HOWTO: Setup passive FTP with your Firewall

[AbsolutelyFreeW]

This tutorial involves restarting IIS. Please be advised this can lead to loss of data. DO AT YOUR OWN RISK.

1. Take down firewall
2. Enable ports 5001 thru 5010 (or any other valid interval)
3. Raise firewall

4. Take a backup of IIS metabase
5. Enable direct metabase edit
6. Set PassivePortRange Metabase Property in the IIsFtpService object to a valid range. This is done in the Metabase.xml in your system32/inetssrv folder.

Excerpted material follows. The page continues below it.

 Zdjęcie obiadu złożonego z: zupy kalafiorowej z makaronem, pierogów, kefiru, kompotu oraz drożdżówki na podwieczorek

The default MSFTP range is 1025-5000. But user-defined values are valid only in the inteval 5001 to 65535 . I chose to set this to 5001-5010 in step 2.
4.Restart IIS
5.Check the system log and look for IIS config errors
6. If error restore metabase and try again, otherwise, disable direct metabase edit.

Good luck

 

[atinoco]

Thanks for this howto

There no PassivePortRange property in my C:\WINNT\system32\inetsrv\metabase.xml file.

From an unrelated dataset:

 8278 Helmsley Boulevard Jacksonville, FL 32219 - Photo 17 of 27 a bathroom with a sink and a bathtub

what format should i use to add it?

 

[oatmeal@]

http://support.microsoft.com/?id=555022

 

[Traged1]

Yes very helpfull, thank you.

Do you also know of an easy way to add the port range to windows firewall? As far as I can tell I will have to manually add 200 ports manually to the firewall since niether PLESK firewall or Windows firewall appear to accept port ranges?

 

[AbsolutelyFreeW]

Do you need 200 ? In the tutorial I had only 10

 

[atinoco]

I never got this issue 100% solved, i kinda told my clients that had problems to use PORT (active) mode, I would love to keep working on this issue though.

I just checked setting PassivePortRange="5500-5520", then restarted FTP

logged into the ftp using cuteftp pro and i notice PASV connection being made at ports 5055, 5057,5063,5062

then checked setting PassivePortRange="5500-5700", and restarted FTP

i notice PASV connection being made at ports 5059, 5060,5061

Strange

anybody got feedback on this? maybe a bug?

 

[AbsolutelyFreeW]

have you edited metabase as described above?

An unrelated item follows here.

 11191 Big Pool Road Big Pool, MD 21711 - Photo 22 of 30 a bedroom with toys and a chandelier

You may also order plesk support from me and have it done

 

[Traged1]

Well, if you only set ten ports, I would think that you might be limiting the connections, but I am not sure. I know on our Linux servers we use 1000 ports for passive transfer, maybe windows hanldes it differently?

 

[AbsolutelyFreeW]

You are limiting concurrent connections then yes. Depends on how busy the server is. You might want to invest in a decent firewal that you can set port ranges with

 

[atinoco]

I was thinking about that exactly, got any firewall suggestions?

 

[AbsolutelyFreeW]

I use visnetic firewall, costs $199. I later found it is the 8signs firewall branded. The firewall is a low level firewall only, doesnt look in the software layer, and needs a bit getting used to for setting up all ports etc, but for differnting differnt port and ip ranges, banning or pitfalling ips, and even filter bad http calls, it does its work.

 

[atinoco]

just found this tutorial

http://www.newagedigital.com/cgi-bin/newagedigital/articles/ms-firewall-ftp.html

To add a range of ports to Windows Firewall from the Command Line

1. Click Start, click Run, type cmd, and then click OK.
2. Type in the following where the range is specified in ( ) and the name of the firewall entry is in " ".
FOR /L %I IN (5001,1,5201) DO netsh firewall add portopening TCP %I "Passive FTP"%I
3. Each port in the range will be added with an "OK" confirmation.

Havent tried this yet, will confirm if it works in a bit.

 

[AbsolutelyFreeW]

that would be nice, thank you.

this is much like what pfwmng.js (plesk fiewall) has been doing before introduction of windows firewall, but then using netsh ip routing instead.

 

[Traged1]

Yes I can confim that this works very well to add the whole port range to windows firewall exceptions. They will not show up in PLESK firewall, but they are there in windows firewall settings.

Thanks, this saves me a tonn of time.